*What is required:*
Word for word, restate the entries below and exclude every image.

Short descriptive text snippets
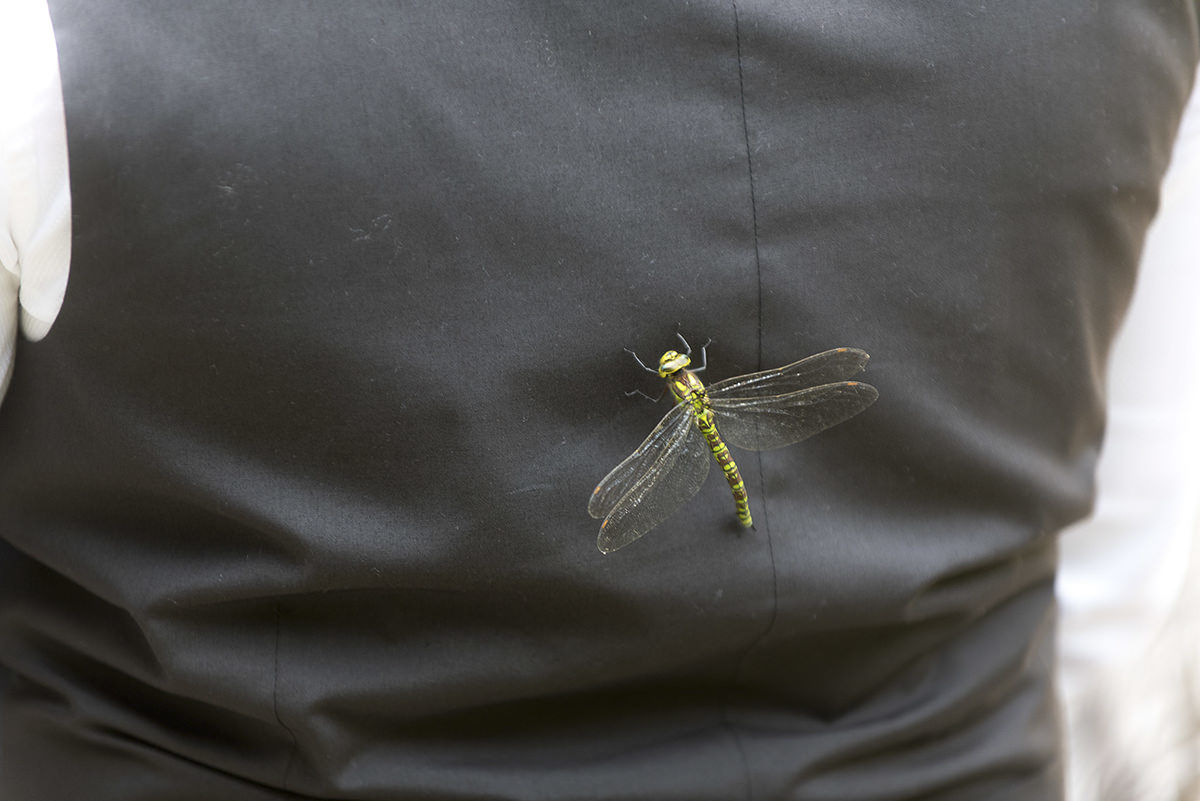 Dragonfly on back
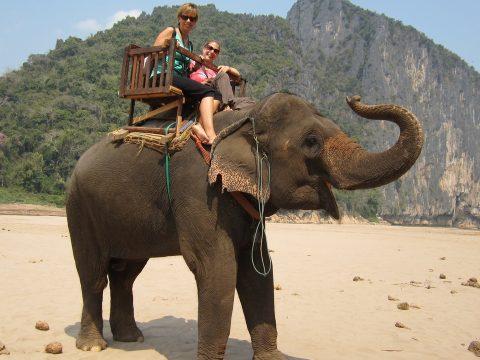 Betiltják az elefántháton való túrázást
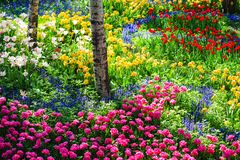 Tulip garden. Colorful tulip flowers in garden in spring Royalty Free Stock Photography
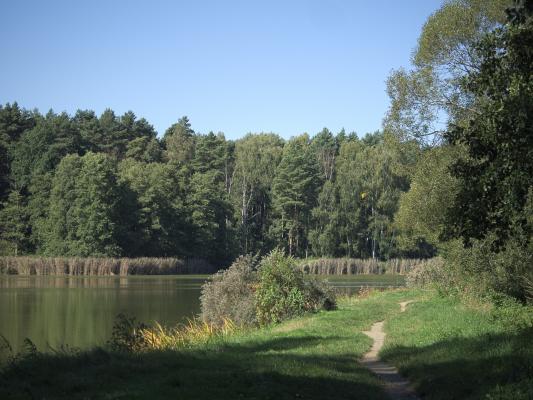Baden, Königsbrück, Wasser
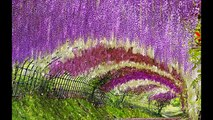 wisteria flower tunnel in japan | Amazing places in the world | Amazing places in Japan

*Result of this exercise:*
 Dragonfly on back
 Betiltják az elefántháton való túrázást
 Tulip garden. Colorful tulip flowers in garden in spring Royalty Free Stock Photography
Baden, Königsbrück, Wasser
 wisteria flower tunnel in japan | Amazing places in the world | Amazing places in Japan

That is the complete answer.